You planned the Instagram Live. You picked the time, you posted the countdown sticker, and then the moment the viewer count ticks up, your mind goes blank. You ramble for a minute, lose your thread, and wrap early feeling like you wasted everyone’s time.
The fix isn’t more confidence. It’s a plan you can glance at. These instagram live ideas for coaches come from one prompt that turns a single topic into a minute-by-minute outline: a hook to open with, three or four talking points written as short cues, a moment to pull in comments, and a soft call to action at the end. You read it like cue cards, so you stay present instead of frozen. By the end of this page you’ll also understand why the prompt produces something usable, so your next one is even better.
When to use this
- You’ve scheduled a live and you don’t want to wing it.
- You freeze, ramble, or run out of things to say once the camera’s on.
- You want each live to end with a clear next step, not an awkward goodbye.

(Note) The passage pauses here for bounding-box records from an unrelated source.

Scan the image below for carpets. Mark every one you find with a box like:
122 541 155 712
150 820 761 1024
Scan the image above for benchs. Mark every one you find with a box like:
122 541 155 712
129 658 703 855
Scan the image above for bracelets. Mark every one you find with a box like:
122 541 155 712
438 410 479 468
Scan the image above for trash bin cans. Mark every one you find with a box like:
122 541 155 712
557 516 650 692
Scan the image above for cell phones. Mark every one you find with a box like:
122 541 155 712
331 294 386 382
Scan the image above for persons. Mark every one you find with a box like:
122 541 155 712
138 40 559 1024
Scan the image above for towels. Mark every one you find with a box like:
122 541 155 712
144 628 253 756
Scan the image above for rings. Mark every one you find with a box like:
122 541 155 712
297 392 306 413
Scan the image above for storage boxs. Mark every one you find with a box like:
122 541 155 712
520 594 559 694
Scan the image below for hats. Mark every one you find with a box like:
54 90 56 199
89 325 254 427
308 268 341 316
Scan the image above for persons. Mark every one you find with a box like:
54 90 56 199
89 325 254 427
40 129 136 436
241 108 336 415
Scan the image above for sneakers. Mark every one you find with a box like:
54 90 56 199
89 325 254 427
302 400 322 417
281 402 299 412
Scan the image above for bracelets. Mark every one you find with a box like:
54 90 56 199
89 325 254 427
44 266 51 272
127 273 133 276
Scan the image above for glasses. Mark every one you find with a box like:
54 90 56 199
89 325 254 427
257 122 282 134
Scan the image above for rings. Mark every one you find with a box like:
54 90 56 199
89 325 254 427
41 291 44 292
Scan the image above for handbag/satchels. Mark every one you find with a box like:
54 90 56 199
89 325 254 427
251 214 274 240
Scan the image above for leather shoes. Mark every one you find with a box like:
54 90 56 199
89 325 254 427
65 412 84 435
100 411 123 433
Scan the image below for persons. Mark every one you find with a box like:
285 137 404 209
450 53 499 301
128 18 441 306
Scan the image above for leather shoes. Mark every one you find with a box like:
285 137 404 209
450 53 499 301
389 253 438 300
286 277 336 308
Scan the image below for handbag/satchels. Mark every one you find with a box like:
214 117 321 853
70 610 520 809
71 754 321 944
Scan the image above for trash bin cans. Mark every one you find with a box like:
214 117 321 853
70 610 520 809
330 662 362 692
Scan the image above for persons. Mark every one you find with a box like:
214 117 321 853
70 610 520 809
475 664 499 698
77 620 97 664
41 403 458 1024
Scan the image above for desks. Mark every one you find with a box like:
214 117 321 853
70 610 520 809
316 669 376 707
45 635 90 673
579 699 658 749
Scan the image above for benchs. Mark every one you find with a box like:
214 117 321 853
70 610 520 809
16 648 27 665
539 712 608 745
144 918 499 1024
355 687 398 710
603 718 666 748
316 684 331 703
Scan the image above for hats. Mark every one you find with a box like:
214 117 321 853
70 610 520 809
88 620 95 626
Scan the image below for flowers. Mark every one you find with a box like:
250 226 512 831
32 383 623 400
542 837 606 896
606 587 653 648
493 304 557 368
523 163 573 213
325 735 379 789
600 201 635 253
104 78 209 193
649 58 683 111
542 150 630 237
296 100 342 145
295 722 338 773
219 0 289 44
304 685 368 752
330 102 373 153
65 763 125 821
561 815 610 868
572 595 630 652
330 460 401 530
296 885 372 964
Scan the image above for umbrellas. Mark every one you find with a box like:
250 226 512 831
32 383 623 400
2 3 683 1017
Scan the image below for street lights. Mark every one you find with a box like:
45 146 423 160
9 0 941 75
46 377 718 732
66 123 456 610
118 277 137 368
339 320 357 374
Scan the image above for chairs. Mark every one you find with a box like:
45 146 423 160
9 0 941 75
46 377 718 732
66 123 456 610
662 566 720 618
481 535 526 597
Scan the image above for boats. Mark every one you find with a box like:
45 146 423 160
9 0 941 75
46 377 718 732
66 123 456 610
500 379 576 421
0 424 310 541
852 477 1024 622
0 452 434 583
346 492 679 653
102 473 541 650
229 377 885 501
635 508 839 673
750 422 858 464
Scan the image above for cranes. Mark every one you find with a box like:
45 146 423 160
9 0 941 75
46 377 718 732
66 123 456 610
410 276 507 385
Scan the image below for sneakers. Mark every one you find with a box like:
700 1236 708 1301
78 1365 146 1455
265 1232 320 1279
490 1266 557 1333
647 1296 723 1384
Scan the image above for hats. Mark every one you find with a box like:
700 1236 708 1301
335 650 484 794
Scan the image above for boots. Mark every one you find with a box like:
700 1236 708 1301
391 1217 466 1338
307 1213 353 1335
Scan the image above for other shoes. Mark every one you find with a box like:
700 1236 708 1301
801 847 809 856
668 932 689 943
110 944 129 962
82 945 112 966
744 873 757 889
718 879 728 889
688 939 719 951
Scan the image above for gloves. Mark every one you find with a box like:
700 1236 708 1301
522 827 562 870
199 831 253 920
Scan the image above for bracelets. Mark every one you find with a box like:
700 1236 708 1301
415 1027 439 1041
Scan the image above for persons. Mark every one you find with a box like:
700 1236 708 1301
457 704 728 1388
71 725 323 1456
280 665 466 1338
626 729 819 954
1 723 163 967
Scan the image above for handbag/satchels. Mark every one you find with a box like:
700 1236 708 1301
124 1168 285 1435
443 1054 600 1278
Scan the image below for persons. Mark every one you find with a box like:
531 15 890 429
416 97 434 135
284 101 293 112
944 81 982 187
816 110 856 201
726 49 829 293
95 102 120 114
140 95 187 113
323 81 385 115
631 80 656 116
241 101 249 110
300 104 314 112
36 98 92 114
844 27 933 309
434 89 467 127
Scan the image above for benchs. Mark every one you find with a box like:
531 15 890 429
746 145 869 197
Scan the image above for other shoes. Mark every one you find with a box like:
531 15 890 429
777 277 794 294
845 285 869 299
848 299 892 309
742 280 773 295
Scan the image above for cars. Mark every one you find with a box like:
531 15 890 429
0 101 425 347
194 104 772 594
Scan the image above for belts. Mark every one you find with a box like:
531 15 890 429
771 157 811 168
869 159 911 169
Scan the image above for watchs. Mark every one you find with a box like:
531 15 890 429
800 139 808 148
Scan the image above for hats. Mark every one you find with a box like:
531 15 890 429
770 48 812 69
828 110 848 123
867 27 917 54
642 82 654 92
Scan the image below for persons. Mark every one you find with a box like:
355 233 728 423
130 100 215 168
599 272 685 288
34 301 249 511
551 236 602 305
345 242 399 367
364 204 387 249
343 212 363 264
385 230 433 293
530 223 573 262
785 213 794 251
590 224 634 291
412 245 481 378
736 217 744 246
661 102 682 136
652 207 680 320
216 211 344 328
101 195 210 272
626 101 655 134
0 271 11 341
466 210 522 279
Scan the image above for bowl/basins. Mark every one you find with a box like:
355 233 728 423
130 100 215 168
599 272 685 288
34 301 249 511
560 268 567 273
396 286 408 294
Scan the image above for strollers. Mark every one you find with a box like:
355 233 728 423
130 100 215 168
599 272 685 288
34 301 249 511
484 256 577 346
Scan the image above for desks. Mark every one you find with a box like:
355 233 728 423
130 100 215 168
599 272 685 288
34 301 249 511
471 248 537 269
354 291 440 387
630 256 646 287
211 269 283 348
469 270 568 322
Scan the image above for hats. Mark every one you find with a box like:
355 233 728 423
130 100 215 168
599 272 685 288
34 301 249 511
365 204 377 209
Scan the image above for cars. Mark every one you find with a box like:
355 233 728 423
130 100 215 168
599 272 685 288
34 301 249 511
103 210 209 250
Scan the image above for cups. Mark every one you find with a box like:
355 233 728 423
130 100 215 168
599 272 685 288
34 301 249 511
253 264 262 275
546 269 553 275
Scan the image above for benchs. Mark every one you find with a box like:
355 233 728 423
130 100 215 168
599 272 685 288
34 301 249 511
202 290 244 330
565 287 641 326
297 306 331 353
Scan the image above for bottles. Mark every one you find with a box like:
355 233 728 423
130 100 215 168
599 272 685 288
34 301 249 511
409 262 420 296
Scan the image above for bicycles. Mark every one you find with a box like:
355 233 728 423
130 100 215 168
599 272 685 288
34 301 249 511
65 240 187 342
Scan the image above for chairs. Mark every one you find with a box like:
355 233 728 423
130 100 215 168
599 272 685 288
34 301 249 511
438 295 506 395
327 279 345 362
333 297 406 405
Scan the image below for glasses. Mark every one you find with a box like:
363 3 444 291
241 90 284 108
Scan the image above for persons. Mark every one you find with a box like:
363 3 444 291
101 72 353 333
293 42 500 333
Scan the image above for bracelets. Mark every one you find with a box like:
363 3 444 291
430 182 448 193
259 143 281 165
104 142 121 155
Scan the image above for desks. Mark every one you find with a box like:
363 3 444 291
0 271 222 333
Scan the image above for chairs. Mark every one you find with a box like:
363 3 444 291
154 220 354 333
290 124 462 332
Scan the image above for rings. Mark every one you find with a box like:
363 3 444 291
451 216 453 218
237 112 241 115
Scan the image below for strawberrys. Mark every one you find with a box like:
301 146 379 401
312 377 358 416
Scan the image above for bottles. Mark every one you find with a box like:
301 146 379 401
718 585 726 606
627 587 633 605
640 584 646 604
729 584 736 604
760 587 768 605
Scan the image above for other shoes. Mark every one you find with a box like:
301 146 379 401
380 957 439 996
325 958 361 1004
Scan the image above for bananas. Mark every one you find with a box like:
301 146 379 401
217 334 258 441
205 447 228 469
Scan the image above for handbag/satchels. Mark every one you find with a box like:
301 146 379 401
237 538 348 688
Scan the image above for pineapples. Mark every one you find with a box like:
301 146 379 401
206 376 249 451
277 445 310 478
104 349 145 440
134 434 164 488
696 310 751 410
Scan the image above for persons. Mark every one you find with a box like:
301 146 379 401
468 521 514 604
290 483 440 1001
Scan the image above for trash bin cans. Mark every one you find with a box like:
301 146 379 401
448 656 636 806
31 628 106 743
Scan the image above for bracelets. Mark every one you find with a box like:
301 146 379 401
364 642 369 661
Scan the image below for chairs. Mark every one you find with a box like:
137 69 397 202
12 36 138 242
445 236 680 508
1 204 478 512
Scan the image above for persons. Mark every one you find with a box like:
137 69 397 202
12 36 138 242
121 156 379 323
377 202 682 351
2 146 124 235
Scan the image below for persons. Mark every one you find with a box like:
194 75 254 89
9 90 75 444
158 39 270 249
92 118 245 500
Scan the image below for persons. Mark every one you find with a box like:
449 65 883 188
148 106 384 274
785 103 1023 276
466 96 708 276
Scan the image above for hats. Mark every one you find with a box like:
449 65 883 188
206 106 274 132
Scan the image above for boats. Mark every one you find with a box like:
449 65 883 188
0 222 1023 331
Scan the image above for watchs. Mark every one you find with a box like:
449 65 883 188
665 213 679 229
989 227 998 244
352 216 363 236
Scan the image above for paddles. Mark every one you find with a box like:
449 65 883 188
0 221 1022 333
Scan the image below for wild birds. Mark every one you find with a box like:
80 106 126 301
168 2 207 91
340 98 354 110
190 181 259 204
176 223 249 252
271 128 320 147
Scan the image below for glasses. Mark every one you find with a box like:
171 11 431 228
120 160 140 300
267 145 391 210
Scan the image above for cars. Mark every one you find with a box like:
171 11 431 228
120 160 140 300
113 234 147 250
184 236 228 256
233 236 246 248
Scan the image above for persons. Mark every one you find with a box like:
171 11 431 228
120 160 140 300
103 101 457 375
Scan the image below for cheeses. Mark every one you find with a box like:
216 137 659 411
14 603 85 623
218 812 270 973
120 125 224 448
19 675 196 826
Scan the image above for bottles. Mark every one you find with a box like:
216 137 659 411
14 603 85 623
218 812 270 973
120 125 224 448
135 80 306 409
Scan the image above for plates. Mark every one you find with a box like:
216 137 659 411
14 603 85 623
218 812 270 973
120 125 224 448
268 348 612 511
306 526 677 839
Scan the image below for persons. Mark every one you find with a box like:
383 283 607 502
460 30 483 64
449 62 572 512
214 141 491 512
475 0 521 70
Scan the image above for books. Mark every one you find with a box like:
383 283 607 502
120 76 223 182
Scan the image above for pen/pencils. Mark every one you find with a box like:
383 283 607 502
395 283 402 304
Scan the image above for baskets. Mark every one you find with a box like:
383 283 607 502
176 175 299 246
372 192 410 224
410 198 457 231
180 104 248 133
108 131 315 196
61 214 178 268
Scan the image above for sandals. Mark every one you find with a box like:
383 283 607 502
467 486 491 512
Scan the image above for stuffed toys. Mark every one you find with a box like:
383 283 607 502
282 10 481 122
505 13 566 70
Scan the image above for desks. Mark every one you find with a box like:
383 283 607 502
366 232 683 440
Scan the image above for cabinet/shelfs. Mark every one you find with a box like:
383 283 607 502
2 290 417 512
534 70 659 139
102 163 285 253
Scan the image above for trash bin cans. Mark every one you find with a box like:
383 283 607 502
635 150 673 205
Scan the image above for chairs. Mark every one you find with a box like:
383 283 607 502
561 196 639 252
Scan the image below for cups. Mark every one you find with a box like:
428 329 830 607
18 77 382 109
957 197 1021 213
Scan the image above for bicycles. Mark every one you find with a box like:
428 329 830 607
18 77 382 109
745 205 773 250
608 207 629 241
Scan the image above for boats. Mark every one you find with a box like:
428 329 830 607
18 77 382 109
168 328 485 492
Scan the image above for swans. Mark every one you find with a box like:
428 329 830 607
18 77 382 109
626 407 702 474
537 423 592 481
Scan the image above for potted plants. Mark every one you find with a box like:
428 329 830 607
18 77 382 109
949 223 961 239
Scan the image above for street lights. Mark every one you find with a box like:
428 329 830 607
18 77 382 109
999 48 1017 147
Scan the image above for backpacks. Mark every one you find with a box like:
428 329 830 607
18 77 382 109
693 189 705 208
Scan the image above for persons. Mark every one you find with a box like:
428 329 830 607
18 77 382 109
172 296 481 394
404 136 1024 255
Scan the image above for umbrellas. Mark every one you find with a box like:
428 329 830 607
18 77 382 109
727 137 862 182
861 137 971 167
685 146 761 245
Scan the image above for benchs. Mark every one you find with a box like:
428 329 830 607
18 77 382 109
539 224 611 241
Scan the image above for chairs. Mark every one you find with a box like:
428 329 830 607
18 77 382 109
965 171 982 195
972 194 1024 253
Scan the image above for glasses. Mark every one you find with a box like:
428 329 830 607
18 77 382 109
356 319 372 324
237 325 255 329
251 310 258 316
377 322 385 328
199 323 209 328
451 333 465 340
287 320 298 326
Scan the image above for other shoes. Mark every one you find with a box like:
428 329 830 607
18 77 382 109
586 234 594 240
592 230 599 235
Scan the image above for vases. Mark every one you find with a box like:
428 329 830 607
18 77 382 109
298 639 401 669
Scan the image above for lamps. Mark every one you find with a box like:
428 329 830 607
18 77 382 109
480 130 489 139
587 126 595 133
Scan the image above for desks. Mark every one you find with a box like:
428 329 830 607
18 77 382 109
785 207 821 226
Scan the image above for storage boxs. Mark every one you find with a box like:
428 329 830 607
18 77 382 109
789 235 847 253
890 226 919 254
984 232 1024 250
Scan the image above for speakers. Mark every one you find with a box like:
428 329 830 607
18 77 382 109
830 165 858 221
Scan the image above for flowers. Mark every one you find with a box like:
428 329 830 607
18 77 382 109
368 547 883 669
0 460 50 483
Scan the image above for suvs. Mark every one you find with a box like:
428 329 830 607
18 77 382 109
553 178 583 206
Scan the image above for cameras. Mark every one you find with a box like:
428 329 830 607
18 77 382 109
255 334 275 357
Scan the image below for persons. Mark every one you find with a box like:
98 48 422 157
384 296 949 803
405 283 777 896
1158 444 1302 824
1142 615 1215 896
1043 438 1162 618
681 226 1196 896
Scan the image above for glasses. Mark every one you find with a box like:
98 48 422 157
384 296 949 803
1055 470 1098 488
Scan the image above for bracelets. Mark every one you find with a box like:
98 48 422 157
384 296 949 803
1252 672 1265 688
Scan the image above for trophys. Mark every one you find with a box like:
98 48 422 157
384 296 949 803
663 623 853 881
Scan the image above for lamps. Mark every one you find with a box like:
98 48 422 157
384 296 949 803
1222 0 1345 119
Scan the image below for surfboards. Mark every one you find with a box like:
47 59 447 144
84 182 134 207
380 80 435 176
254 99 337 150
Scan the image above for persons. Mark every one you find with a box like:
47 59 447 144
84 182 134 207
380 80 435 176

- You’re repurposing a popular post, FAQ, or coaching theme into a live session.
- You want a few hook options so the opening doesn’t feel flat.
The prompt
Copy this whole block into ChatGPT, Claude, or Gemini:
You are an expert live-video coach who helps coaches plan Instagram Live sessions that feel natural and convert viewers into leads. Your job is to turn one topic into a clear, minute-by-minute talking-point outline I can glance at while I'm live.
Before writing, ask me up to 3 clarifying questions if anything below is unclear. Otherwise, proceed.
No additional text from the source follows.